• [DATA SECTION]
-*-*-
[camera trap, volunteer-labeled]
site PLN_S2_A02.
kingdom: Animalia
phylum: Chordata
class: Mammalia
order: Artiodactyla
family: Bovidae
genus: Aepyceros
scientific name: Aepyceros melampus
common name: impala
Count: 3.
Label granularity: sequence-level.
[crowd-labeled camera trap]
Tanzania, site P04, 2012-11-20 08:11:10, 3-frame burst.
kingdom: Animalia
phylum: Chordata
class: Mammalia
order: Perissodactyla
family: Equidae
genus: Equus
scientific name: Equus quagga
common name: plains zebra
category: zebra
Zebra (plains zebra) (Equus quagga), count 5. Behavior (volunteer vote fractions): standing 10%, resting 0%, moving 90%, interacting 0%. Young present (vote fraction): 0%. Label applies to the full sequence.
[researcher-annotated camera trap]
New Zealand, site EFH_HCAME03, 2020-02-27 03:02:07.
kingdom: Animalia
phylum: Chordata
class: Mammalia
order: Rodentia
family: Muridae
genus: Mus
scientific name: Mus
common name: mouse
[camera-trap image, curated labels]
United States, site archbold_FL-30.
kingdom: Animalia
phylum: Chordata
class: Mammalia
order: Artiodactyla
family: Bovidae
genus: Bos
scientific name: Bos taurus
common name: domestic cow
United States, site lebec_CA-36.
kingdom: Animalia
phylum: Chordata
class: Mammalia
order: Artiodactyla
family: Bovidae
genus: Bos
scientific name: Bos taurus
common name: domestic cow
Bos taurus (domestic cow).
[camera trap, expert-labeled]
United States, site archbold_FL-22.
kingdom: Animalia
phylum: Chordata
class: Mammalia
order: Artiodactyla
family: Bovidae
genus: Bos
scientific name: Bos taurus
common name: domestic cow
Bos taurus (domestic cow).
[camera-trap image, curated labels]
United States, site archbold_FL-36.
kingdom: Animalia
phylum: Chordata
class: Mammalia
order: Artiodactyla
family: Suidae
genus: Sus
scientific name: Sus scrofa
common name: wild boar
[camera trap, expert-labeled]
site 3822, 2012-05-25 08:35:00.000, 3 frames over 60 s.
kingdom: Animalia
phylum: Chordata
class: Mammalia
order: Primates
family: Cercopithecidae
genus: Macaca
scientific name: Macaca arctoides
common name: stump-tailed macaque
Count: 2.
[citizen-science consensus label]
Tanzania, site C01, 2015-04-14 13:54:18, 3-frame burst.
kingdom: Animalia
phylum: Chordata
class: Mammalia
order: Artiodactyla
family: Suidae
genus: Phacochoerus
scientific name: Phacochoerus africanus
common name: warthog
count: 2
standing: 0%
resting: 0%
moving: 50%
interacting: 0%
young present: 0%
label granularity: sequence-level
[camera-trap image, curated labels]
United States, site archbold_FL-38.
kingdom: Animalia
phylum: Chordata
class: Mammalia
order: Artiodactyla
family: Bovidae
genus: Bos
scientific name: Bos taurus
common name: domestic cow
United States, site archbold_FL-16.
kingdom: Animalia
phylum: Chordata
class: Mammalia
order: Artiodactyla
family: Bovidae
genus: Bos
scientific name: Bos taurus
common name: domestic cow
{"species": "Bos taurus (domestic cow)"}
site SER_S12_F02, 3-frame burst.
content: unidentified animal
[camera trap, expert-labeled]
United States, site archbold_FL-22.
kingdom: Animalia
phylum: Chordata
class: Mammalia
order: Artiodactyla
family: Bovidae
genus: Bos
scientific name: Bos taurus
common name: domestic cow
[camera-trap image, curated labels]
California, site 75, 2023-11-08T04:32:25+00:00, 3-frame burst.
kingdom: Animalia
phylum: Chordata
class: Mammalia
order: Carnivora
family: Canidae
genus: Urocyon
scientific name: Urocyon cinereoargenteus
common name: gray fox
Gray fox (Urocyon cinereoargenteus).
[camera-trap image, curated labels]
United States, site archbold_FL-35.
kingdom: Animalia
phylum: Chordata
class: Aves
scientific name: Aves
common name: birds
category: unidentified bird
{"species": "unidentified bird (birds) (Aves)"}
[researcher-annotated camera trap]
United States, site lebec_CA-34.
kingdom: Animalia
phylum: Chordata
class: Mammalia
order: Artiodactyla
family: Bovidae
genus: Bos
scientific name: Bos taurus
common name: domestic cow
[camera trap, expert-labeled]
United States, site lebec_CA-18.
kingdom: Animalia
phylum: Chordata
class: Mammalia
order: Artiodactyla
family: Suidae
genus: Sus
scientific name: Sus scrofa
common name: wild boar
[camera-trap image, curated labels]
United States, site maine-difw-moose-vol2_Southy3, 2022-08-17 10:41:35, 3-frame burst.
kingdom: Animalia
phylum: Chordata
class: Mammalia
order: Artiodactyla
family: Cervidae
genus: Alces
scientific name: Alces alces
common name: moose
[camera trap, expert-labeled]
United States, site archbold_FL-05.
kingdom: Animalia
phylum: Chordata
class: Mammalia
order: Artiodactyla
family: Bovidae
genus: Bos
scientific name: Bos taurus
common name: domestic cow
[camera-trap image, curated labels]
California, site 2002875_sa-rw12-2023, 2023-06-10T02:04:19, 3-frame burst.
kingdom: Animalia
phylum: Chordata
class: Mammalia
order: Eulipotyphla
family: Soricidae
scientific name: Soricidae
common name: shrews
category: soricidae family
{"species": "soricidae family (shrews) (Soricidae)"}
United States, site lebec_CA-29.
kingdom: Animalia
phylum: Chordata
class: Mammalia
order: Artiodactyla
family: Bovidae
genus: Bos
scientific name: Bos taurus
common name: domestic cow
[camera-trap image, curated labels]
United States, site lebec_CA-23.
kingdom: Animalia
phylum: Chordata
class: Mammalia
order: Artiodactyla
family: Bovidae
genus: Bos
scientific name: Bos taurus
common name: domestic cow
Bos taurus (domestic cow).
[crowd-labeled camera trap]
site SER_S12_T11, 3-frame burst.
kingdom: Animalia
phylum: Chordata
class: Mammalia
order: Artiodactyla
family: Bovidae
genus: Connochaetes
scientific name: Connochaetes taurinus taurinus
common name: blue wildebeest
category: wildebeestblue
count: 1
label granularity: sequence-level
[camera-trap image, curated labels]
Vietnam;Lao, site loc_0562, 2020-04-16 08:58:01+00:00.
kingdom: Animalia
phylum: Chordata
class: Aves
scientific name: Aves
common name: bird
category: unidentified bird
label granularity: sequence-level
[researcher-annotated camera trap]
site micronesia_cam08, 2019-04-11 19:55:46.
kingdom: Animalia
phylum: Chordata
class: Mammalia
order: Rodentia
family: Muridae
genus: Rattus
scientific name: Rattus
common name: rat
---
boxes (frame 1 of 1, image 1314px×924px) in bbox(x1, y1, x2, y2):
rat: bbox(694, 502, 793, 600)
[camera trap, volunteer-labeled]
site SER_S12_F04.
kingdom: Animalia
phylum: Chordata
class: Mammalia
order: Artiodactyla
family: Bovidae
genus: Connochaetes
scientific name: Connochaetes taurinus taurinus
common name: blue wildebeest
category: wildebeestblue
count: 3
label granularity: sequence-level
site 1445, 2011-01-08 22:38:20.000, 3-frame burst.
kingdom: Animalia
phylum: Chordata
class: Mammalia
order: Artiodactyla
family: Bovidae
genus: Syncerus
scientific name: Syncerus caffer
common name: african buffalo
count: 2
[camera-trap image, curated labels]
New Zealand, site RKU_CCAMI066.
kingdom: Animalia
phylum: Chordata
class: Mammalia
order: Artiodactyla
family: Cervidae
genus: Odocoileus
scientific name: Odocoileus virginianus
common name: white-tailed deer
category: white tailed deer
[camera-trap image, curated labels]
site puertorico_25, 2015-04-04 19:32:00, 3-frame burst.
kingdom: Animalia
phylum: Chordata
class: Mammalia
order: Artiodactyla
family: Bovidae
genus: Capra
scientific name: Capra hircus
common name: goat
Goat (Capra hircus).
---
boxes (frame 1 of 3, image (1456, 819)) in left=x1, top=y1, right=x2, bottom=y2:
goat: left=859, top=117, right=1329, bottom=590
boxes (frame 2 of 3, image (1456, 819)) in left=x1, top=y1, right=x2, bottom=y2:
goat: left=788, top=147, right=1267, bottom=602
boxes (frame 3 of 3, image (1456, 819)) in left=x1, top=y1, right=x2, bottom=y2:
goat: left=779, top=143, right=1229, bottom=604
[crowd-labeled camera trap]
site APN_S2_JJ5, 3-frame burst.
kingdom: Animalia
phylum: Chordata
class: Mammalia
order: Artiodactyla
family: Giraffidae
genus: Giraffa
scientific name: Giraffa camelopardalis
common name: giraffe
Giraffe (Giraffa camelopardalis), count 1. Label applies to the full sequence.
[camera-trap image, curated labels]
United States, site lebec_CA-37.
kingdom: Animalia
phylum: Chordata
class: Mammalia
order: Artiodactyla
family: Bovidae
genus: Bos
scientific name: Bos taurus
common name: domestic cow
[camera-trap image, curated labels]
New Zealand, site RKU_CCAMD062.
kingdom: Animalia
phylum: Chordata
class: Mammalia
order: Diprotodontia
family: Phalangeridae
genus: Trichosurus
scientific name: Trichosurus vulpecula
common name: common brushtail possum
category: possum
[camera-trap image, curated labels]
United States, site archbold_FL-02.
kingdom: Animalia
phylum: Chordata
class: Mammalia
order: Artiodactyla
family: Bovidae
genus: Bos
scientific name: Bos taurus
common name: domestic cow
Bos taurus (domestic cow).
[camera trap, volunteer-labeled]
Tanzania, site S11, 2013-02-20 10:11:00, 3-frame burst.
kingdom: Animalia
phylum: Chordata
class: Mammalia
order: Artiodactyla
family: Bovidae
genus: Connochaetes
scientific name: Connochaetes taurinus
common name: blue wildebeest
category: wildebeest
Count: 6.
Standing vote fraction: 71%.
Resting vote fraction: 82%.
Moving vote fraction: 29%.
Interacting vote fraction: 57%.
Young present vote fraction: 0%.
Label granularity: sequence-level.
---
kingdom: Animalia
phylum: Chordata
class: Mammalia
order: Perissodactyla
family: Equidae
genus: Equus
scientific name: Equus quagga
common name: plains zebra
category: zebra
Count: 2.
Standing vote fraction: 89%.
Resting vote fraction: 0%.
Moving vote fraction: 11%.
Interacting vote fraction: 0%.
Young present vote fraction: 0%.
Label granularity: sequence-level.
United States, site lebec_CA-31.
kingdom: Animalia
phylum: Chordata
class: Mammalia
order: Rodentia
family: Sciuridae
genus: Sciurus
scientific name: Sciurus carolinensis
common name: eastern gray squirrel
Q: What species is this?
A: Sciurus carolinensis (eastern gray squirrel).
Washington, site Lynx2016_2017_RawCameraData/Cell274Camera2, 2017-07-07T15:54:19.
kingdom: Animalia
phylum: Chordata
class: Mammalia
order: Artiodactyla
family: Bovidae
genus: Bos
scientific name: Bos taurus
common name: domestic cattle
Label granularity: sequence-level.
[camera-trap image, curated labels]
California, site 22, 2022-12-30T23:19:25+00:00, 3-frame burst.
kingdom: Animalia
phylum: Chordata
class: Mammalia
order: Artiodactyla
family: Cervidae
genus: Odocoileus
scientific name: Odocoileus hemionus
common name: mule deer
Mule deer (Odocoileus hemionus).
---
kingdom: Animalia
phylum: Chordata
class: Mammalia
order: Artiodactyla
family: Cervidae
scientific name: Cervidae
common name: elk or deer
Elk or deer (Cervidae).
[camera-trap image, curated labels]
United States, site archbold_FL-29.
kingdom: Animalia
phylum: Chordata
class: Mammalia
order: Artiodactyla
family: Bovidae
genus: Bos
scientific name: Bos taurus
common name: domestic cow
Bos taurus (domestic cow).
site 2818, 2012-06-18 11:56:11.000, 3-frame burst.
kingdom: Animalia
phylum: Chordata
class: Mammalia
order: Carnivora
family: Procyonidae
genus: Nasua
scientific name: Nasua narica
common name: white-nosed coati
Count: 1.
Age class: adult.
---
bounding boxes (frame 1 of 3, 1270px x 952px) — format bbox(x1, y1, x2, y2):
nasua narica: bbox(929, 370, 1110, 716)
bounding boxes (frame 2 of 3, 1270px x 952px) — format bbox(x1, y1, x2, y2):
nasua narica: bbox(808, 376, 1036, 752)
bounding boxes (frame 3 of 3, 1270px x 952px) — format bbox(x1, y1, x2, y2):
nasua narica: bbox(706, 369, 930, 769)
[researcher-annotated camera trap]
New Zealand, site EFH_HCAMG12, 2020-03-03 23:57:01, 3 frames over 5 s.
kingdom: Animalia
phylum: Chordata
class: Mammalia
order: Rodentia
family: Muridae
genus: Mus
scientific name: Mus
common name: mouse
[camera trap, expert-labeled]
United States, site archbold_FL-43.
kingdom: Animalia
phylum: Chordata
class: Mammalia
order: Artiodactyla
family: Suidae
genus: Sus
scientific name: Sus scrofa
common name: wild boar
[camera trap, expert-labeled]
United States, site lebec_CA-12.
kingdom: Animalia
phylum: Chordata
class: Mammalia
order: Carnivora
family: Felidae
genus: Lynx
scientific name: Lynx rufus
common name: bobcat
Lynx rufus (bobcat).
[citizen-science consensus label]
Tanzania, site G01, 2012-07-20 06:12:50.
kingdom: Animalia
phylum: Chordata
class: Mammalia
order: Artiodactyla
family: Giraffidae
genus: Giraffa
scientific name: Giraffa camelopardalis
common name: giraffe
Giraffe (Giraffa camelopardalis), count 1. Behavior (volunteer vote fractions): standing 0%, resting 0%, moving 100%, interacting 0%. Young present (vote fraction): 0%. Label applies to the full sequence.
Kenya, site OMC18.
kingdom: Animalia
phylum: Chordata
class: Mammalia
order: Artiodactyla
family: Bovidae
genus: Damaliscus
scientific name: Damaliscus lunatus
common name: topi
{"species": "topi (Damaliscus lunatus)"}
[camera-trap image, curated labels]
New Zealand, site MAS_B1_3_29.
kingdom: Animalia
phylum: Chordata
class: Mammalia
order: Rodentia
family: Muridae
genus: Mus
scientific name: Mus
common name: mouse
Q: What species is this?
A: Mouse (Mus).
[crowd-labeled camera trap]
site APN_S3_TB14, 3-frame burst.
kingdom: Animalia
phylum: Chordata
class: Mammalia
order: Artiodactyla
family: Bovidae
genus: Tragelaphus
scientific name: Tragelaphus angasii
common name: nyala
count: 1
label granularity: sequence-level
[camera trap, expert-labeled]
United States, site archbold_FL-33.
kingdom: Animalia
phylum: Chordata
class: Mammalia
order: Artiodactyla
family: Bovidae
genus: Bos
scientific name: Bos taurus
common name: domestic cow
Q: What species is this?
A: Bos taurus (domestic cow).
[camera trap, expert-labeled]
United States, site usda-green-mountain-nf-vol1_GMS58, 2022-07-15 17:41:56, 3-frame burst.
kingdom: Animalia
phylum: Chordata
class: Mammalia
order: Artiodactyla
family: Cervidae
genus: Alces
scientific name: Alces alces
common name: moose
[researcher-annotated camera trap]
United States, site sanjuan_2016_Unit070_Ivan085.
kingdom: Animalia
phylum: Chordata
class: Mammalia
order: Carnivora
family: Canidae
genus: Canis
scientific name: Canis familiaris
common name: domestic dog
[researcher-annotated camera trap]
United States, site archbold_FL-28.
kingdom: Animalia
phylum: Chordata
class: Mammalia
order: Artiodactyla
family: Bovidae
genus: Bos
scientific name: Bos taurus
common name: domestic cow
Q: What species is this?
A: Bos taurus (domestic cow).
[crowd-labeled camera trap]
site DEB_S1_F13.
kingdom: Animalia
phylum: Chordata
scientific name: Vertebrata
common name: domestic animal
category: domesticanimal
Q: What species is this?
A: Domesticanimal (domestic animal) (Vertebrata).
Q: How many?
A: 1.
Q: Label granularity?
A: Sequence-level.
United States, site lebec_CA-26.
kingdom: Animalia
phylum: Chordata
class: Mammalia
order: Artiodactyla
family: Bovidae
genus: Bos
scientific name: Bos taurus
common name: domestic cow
-*-*-
Among the lines above, find those containing the word "California" and copy each.

• [RESPONSE]
California, site 75, 2023-11-08T04:32:25+00:00, 3-frame burst.
California, site 2002875_sa-rw12-2023, 2023-06-10T02:04:19, 3-frame burst.
California, site 22, 2022-12-30T23:19:25+00:00, 3-frame burst.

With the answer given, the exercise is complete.